The keeper of clean code and destroyer of redundancies, they call me
When I joined the project, I did the project audit to make it clear both for the team and the customer in which way I see my contribution to the system's growth.
The legacy system posed a good deal of challenges, to name just a few.
- Immense calculation procedures, hardcoding and duplicated code in the database.
- Redundant Azure resources and services that either were not used or that we were unaware of. Some of them added to the system’s complexity, too.
- Duplicated code, hardcoding, multiple implementations of the same functionality in the backend.
- Duplication of backend models and overly complex application building process in the frontend.
First things first, I made clean code my priority to make the system easy to manage and maintain. Some redundant complexities were to be cut off, too, to preserve a meaningful shift to a simpler system state that my colleague started on the project.
What I discovered and had to deal with in the first place doesn’t sound like a whole new story to anyone engaged in digital transformation projects for enterprise clients. In case too many people are involved in the development process over the years, you’ll find more than a few curious things in the code.
Architectural improvements to boost the application performance
Wherever huge volumes of data are involved, architecture is the king. If you have extra 5 milliseconds added along the data processing pipeline, those 5 milliseconds grow exponentially when large datasets come into play.
The application was excessively decoupled into microservices that still used a single database, with separate code bases. We unified the once scattered logic, whenever it was feasible. The resulting system runs faster and is much easier to test, maintain, and grow new functionality.

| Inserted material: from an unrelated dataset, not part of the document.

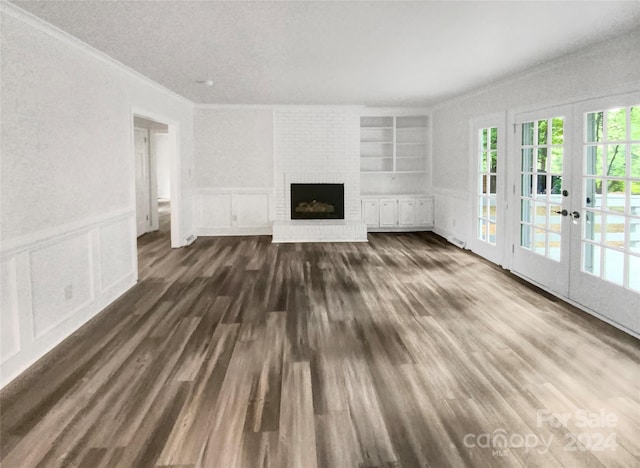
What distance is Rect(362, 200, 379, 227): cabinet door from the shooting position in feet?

As the system grew, we introduced end-to-end and performance testing to gain a detailed overview of the software operation.
Assemble an ETL jigsaw puzzle without a cover picture (= documentation)
ETL was a whole new challenge due to multiple data sources, data processing approaches, the data volume in question and inconsistent documentation.
As a vendor, I’m unable to change the way primary data is collected from the data sources outside my project. But I can modify data processing here, in my own area of responsibility. Right now we’re working on the ETL pipelines to make them more efficient.
Here’s an example of what we do. A client’s partner provides a huge amount of data once a month. To load it into our internal reporting system takes about 10 hours, which is a very stressful 10 hours, to be honest. A network issue, a database connectivity issue – there are endless opportunities for a failure to happen in real life! – and poof… The data is a mess, hours of work and resource consumption lost to a glitch.
In this case you need a process intelligent enough to catch the error and restore the process from the moment when it occurred, at this leaving all stored data in place and adding only the new necessary data. Such system behavior requires structural changes – the ones we’re working on right now – so that even after the crash or exception happens, the process can restore automatically, without affecting the quality of data already received.
When I joined the project, there were still a lot of blank spots in the documentation. Due to the amount of data that we’re working with and multiple ETL pipelines, documenting isn’t just something that makes our lives easier on the project. It’s a bare necessity to enable stable data performance.
You need nothing extravagant. Azure DevOps has in-built capabilities for documenting important project data, though it is more of a technical tool. The key is to ensure that everyone on the project has access to it and – that’s important – to keep things simple. In the project wiki, we keep and update the project information divided into several sections – General Overview, Infrastructure, Backend, and Frontend.
Currently, the architecture of the solution has both an on-prem and the cloud part. The process starts on the local physical servers. From here, the dev team takes the data stored in the SQL database. Using the SSIS package the team transfers the data to the SQL database in the Azure cloud. The BI application is deployed in the Azure Application Services. As you see, the data makes quite a journey. For businesses that do not operate such huge amounts of data there’s no emergency to introduce structural change. That wasn’t the case (as we're talking about an application for enterprise insurance client), so we’re working hard to make data flow smooth, uninterrupted and intelligent.
Another missing part that really made a difference for us and helped us see a bigger picture on the project, was the project audit and documentation. Lack of or incomplete documentation is a generic issue in software engineering, not only enterprise software development. After all, documentation isn’t at the top of the priority list, as we’re hopping from task to task, with documentation left at the bottom of pending items. But that’s not the winner's attitude.
If your story is similar to this, start with an honest project overview and the docs. It may not seem like the most innovative solution, but it will open up your eyes to the truth – what you have, how you use it and what can be improved about it.